Tuesday, October 13, 2009

Humans Are Destroying Earth's Coral Reefs

From an article on CO2 Science:

In a major review of the status of earth's coral reefs and their prospects for the future, Riegl et al. (2009) write that "20% of the world's coral reefs are already lost, 24% under imminent risk of collapse, and another 26% in grave danger of irreparable damage," based on the results of the survey report of Wilkinson (2006). And, of course, they pay politically-correct homage to the role that the ongoing rise in the air's CO2 concentration may be playing in this regard. But is it really the case that the burning of fossil fuels is responsible for the dire straits in which the world's coral reefs currently find themselves?

The five U.S. researchers begin their analysis of the subject by noting that "coral reefs, similar to those we know today, have existed for approximately 215 million years (and, in another taxonomic guise, for about 500 million years)," even surviving the turmoil that brought about "the extinction of the dinosaurs and the climate changes of the ice ages," which known facts would seem to suggest, in their words, that earth's corals possess a "remarkable evolutionary resilience," which "would certainly suggest," as they describe it, that "there is scope for ecological resilience as well." So why are earth's coral reefs in so much trouble today?

Clearly, all forms of life on earth are subject to various environmental challenges that periodically threaten their existence on a large spatial scale; and corals are no exception. Tectonic upheavals, asteroid impacts, natural climate changes, disease pandemics and predator outbreaks: all of these challenges and many others confront earth's biosphere on a variety of different time scales and to a greater or lesser degree. So what is the cause of the current coral crisis?

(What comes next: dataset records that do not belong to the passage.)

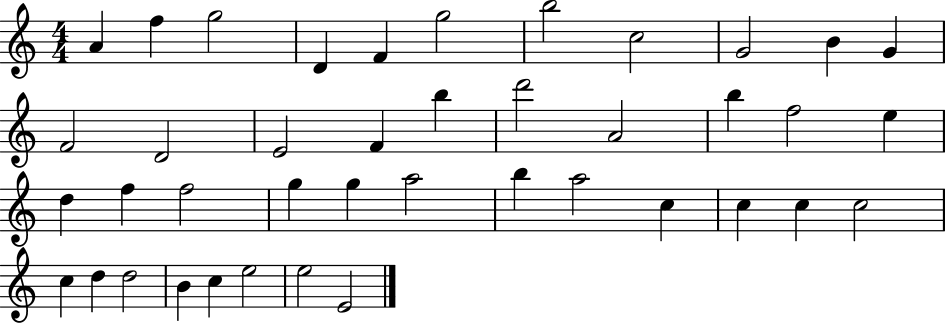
X:1
T:Untitled
M:4/4
L:1/4
K:C
A f g2 D F g2 b2 c2 G2 B G F2 D2 E2 F b d'2 A2 b f2 e d f f2 g g a2 b a2 c c c c2 c d d2 B c e2 e2 E2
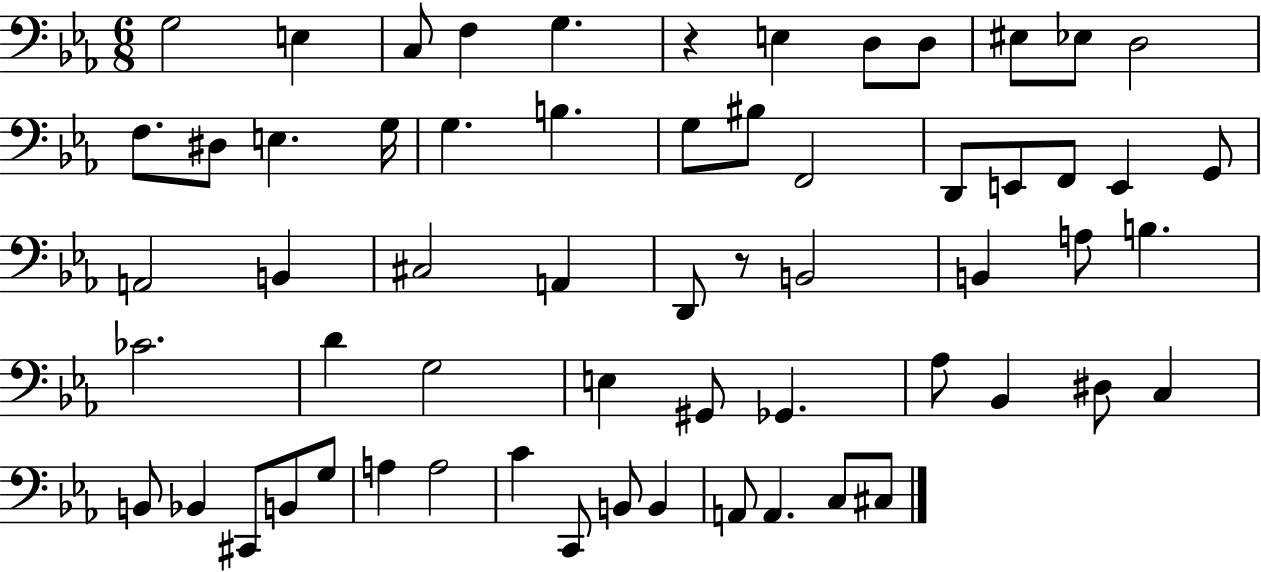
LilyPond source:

{
  \clef bass
  \numericTimeSignature
  \time 6/8
  \key ees \major
  g2 e4 | c8 f4 g4. | r4 e4 d8 d8 | eis8 ees8 d2 | \break f8. dis8 e4. g16 | g4. b4. | g8 bis8 f,2 | d,8 e,8 f,8 e,4 g,8 | \break a,2 b,4 | cis2 a,4 | d,8 r8 b,2 | b,4 a8 b4. | \break ces'2. | d'4 g2 | e4 gis,8 ges,4. | aes8 bes,4 dis8 c4 | \break b,8 bes,4 cis,8 b,8 g8 | a4 a2 | c'4 c,8 b,8 b,4 | a,8 a,4. c8 cis8 | \break \bar "|."
}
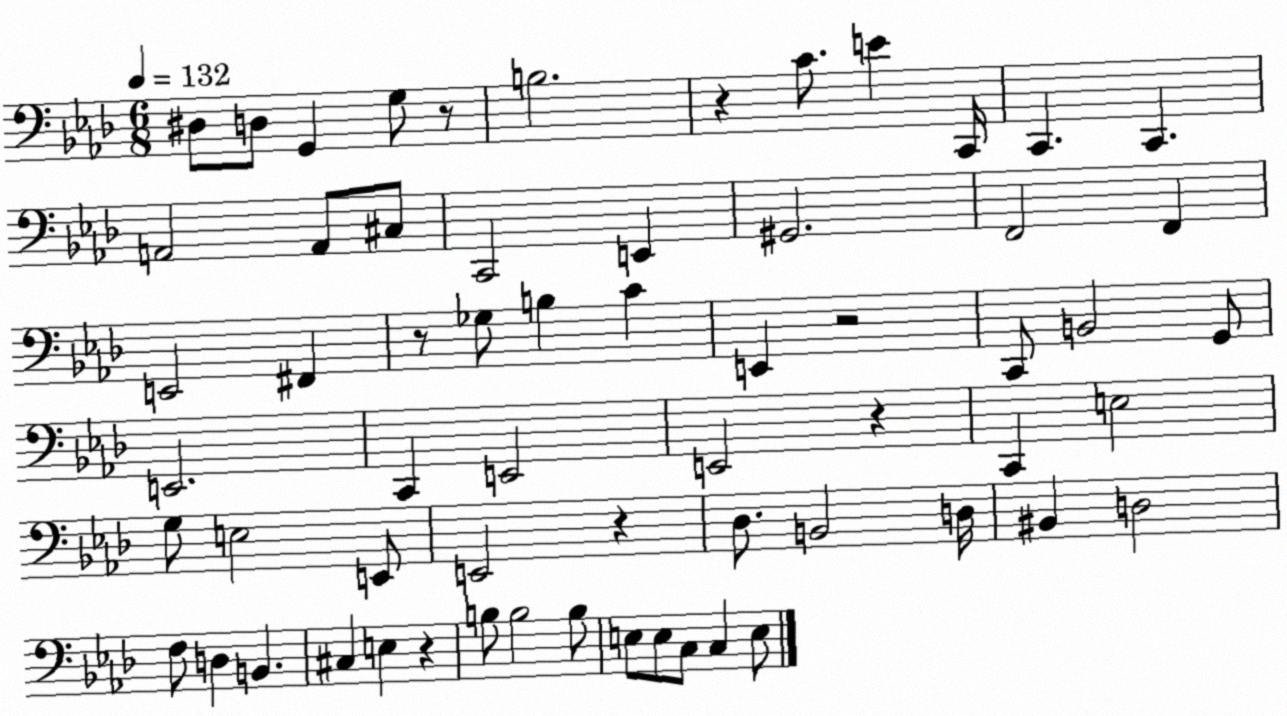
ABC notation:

X:1
T:Untitled
M:6/8
L:1/4
K:Ab
^D,/2 D,/2 G,, G,/2 z/2 B,2 z C/2 E C,,/4 C,, C,, A,,2 A,,/2 ^C,/2 C,,2 E,, ^G,,2 F,,2 F,, E,,2 ^F,, z/2 _G,/2 B, C E,, z2 C,,/2 B,,2 G,,/2 E,,2 C,, E,,2 E,,2 z C,, E,2 G,/2 E,2 E,,/2 E,,2 z _D,/2 B,,2 D,/4 ^B,, D,2 F,/2 D, B,, ^C, E, z B,/2 B,2 B,/2 E,/2 E,/2 C,/2 C, E,/2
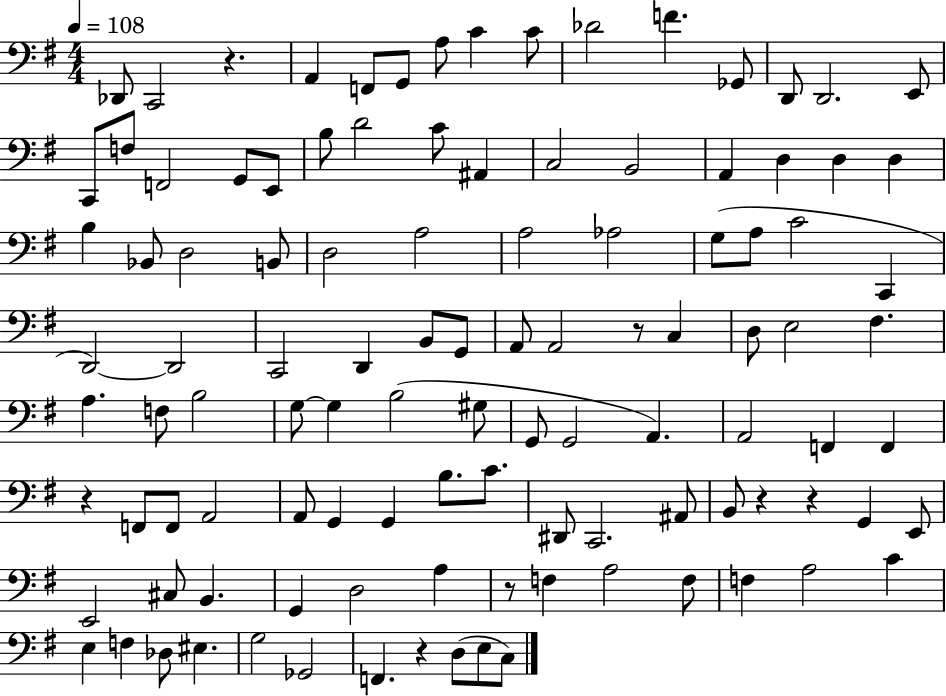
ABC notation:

X:1
T:Untitled
M:4/4
L:1/4
K:G
_D,,/2 C,,2 z A,, F,,/2 G,,/2 A,/2 C C/2 _D2 F _G,,/2 D,,/2 D,,2 E,,/2 C,,/2 F,/2 F,,2 G,,/2 E,,/2 B,/2 D2 C/2 ^A,, C,2 B,,2 A,, D, D, D, B, _B,,/2 D,2 B,,/2 D,2 A,2 A,2 _A,2 G,/2 A,/2 C2 C,, D,,2 D,,2 C,,2 D,, B,,/2 G,,/2 A,,/2 A,,2 z/2 C, D,/2 E,2 ^F, A, F,/2 B,2 G,/2 G, B,2 ^G,/2 G,,/2 G,,2 A,, A,,2 F,, F,, z F,,/2 F,,/2 A,,2 A,,/2 G,, G,, B,/2 C/2 ^D,,/2 C,,2 ^A,,/2 B,,/2 z z G,, E,,/2 E,,2 ^C,/2 B,, G,, D,2 A, z/2 F, A,2 F,/2 F, A,2 C E, F, _D,/2 ^E, G,2 _G,,2 F,, z D,/2 E,/2 C,/2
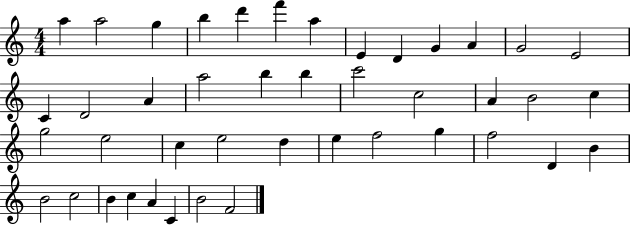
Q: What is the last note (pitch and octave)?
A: F4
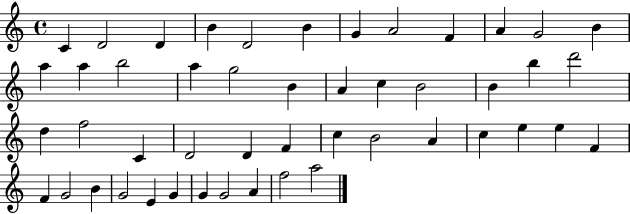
C4/q D4/h D4/q B4/q D4/h B4/q G4/q A4/h F4/q A4/q G4/h B4/q A5/q A5/q B5/h A5/q G5/h B4/q A4/q C5/q B4/h B4/q B5/q D6/h D5/q F5/h C4/q D4/h D4/q F4/q C5/q B4/h A4/q C5/q E5/q E5/q F4/q F4/q G4/h B4/q G4/h E4/q G4/q G4/q G4/h A4/q F5/h A5/h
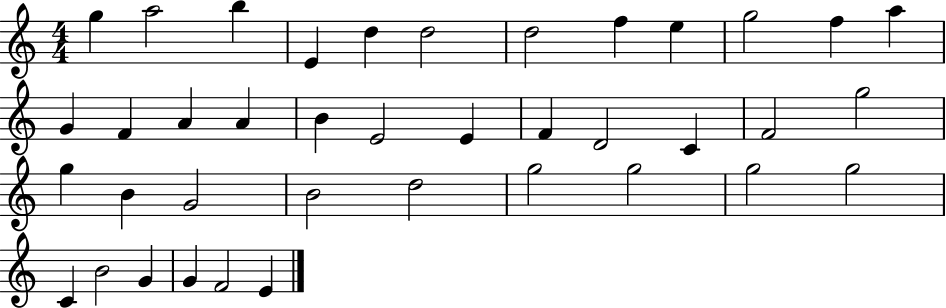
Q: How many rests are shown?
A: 0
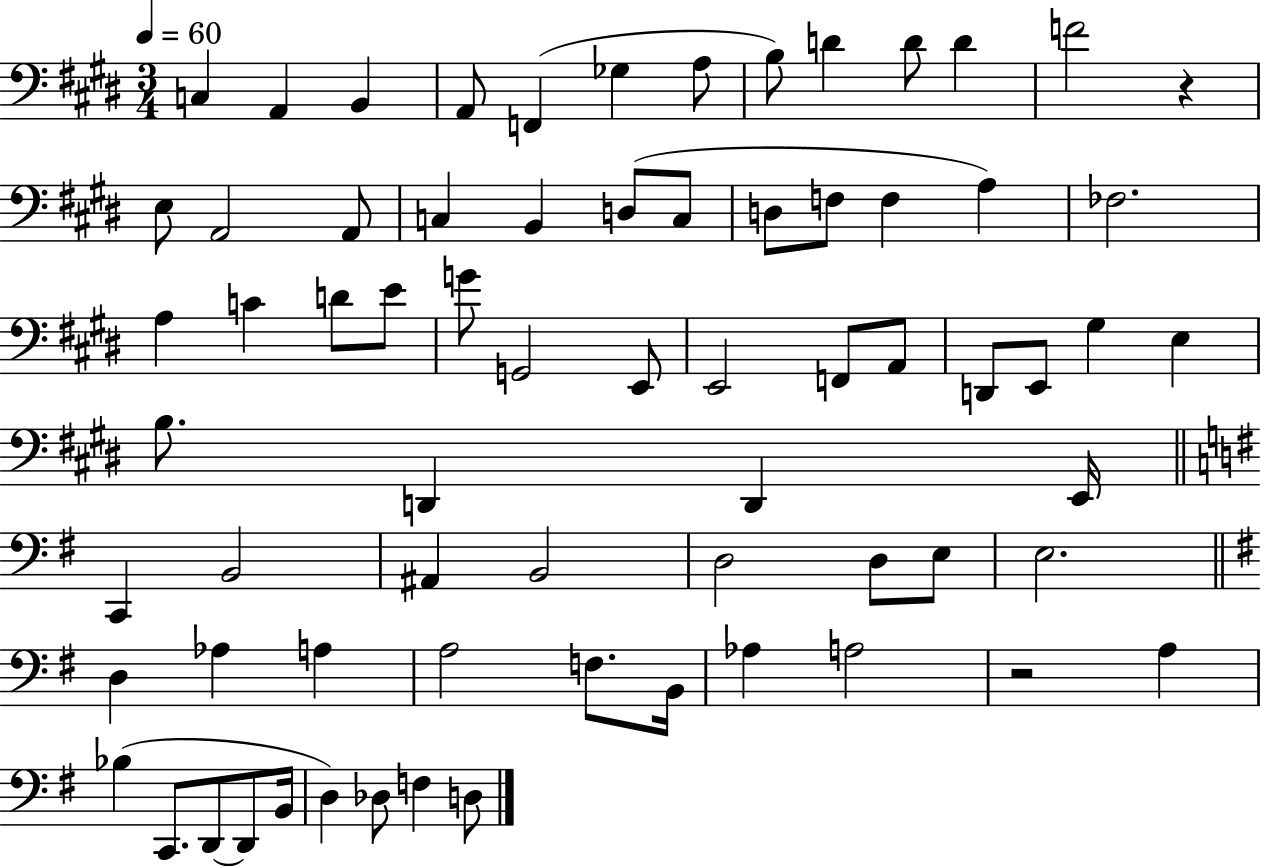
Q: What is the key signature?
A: E major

The problem, as we and many others see it, is a whole set of what Riegl et al. describe as "smaller-scale, localized, and entirely man-made threats," among which they list "runoff, sedimentation, and nutrient enrichment; coastal construction leading to smothering of habitat and creation of high turbidity around coasts; overfishing and destructive fishing." In a study designed to reconstruct multi-century histories of fourteen coral reefs from various places around the world, for example, Pandolfi et al. (2003) found that "all reefs were substantially degraded long before outbreaks of coral disease and bleaching." In fact, they determined that the "degradation of coral reef ecosystems began centuries ago," when the world was in the midst of the Little Ice Age and the air's CO2 concentration was a hundred parts per million less than it is today. It is our belief, therefore, that this long-term degradation has severely weakened the ability of many of earth's corals to adequately cope with the challenges of temperature-induced bleaching and potential ocean acidification.